DOCUMENT EXCERPT Block Start

Evils of the Tongue (4): Defamation

  • | Sunday, 11 October, 2020
Evils of the Tongue (4): Defamation

Defamation is a restricted form of speech under the Sharia, and has been tackled at length in the Sharia literature as shall be elaborated below.

Definition and Scope

The equivalent Arabic term for defamation is tashhi̅r. Literally, Shahara is a base form Arabic verb meaning to make something manifest or to expose it to the public.[1] In the technical sense, tashhi̅r bears considerable similarity to its linguistic meaning as it may be collectively defined as exposing someone to the public by virtue of an act, attribute or vice that might disgrace him.[2] Thus, defamation from an Islamic perspective means to expose someone to the public. Defamation may be done rightfully, such as in certain cases of executing legal penalties, or unrightfully, as in buhta̅n (slander), as shall be elaborated below.

DOCUMENT EXCERPT Block End

TASK STATEMENT
Answer these about the article on defamation:
(a) On what date was it posted?
(b) What Arabic term does it give for defamation?
(c) What Arabic word does it give as a case of defamation done unrightfully?

DATA EXTRACT Block Start

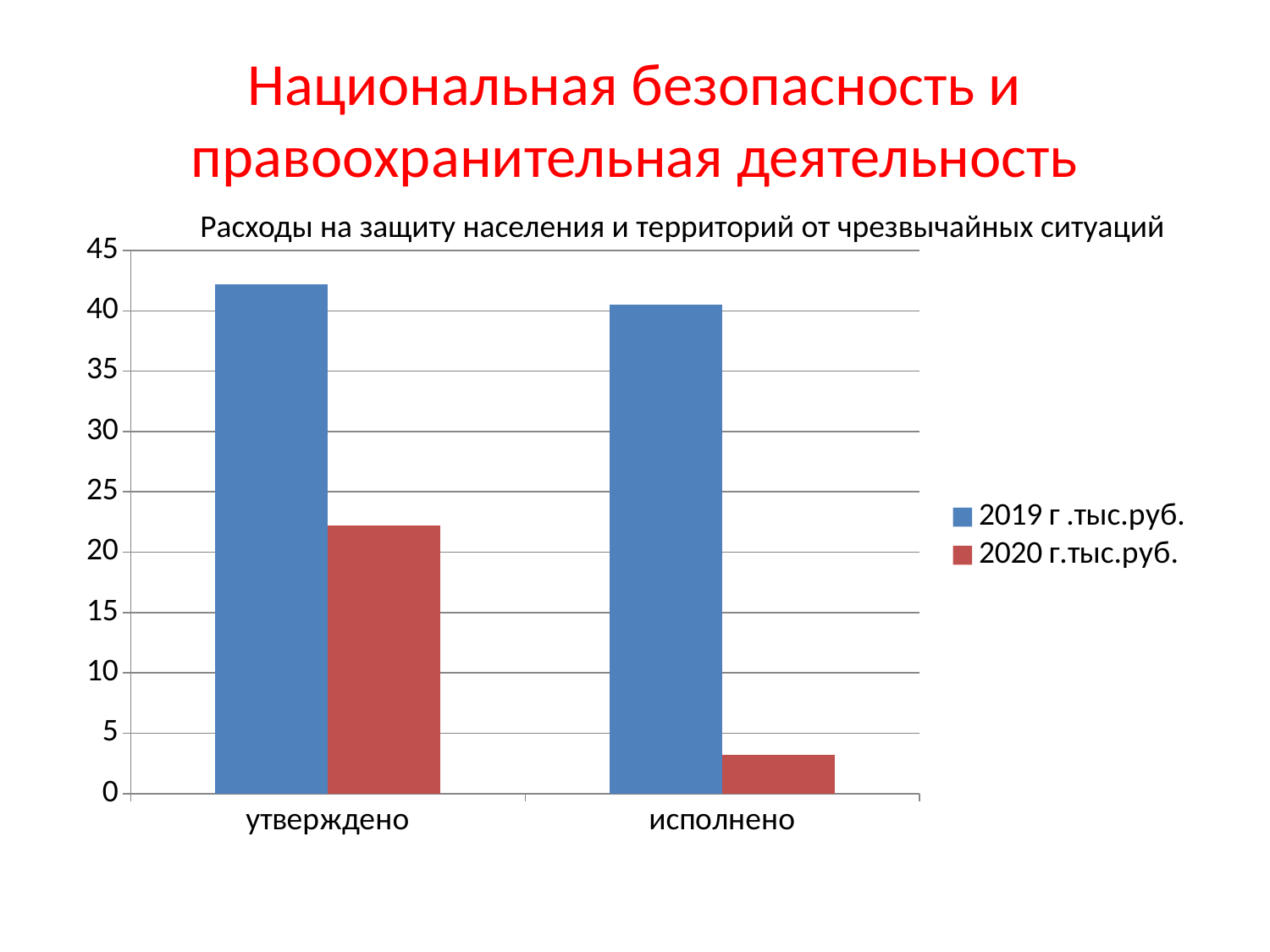
Is the value for 2019 г .тыс.руб. in the утверждено category greater or less than 40? greater Is the value for 2019 г .тыс.руб. in the исполнено category greater or less than 35? greater Is the value for 2020 г.тыс.руб. in the утверждено category greater or less than 25? less What kind of chart is shown on the slide? bar chart Which series is shown in red? 2020 г.тыс.руб. Which is larger in the исполнено category: 2019 г .тыс.руб. or 2020 г.тыс.руб.? 2019 г .тыс.руб. How many series does the legend list? 2 What is the title of the chart? Расходы на защиту населения и территорий от чрезвычайных ситуаций Which bar is the lowest in the chart? 2020 г.тыс.руб. in исполнено Which bar is the highest in the chart? 2019 г .тыс.руб. in утверждено How many categories are shown on the x axis? 2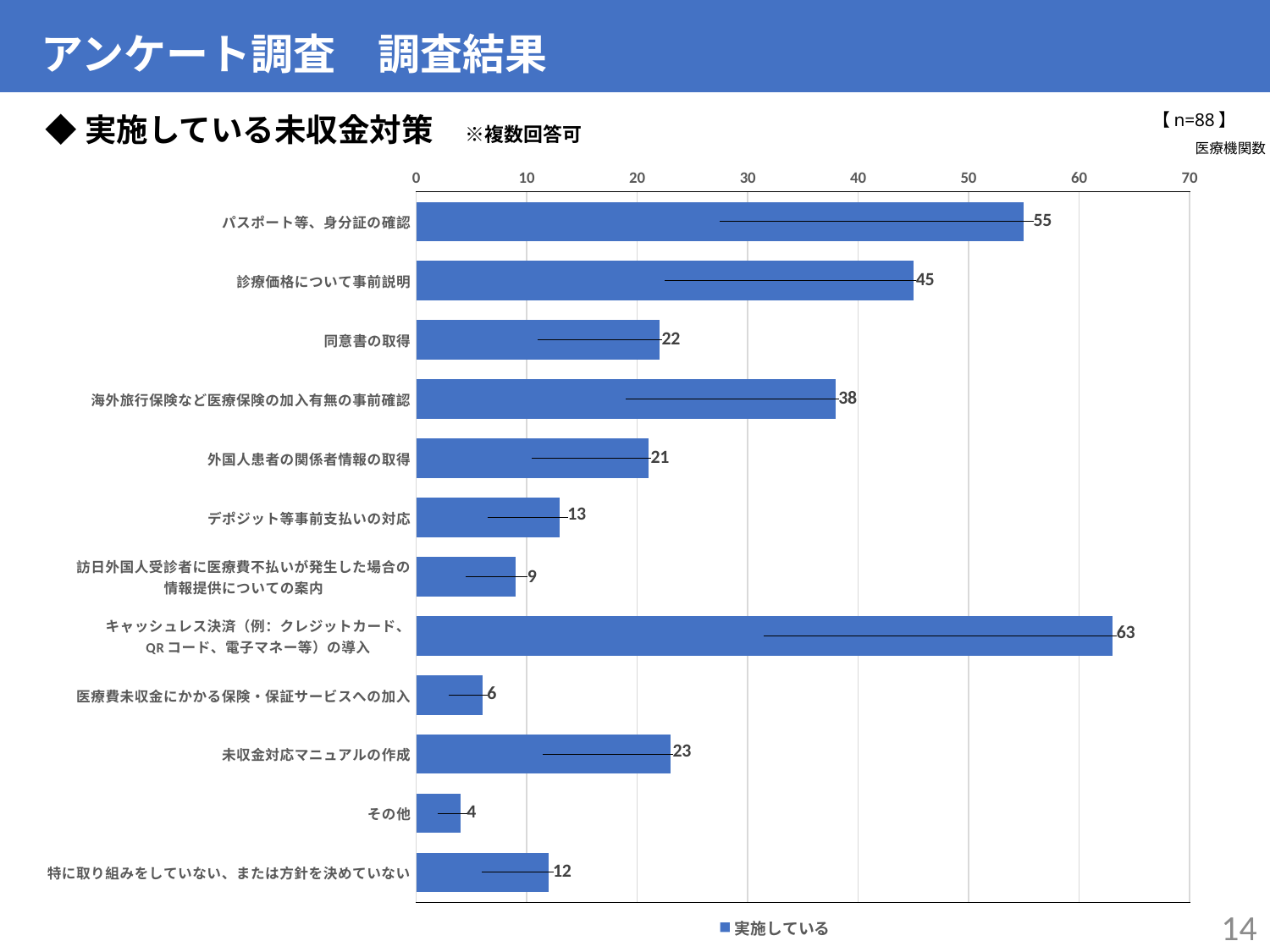
What is the value for パスポート等、身分証の確認? 55 How many categories are shown in the chart? 12 How many series does the legend list? 1 What kind of chart is shown on the slide? bar chart Which is larger, the value for 同意書の取得 or the value for 未収金対応マニュアルの作成? 未収金対応マニュアルの作成 What is the difference between the values for 診療価格について事前説明 and 海外旅行保険など医療保険の加入有無の事前確認? 7 Which category has the lowest value? その他 Which category has the highest value? キャッシュレス決済（例：クレジットカード、QRコード、電子マネー等）の導入 What is the value for 医療費未収金にかかる保険・保証サービスへの加入? 6 What is the legend entry shown below the chart? 実施している What is the value for デポジット等事前支払いの対応? 13 Is the value for 外国人患者の関係者情報の取得 greater or less than 30? less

DATA EXTRACT Block End

TASK ANSWER
(a) Sunday, 11 October, 2020
(b) tashhi̅r
(c) buhta̅n (slander)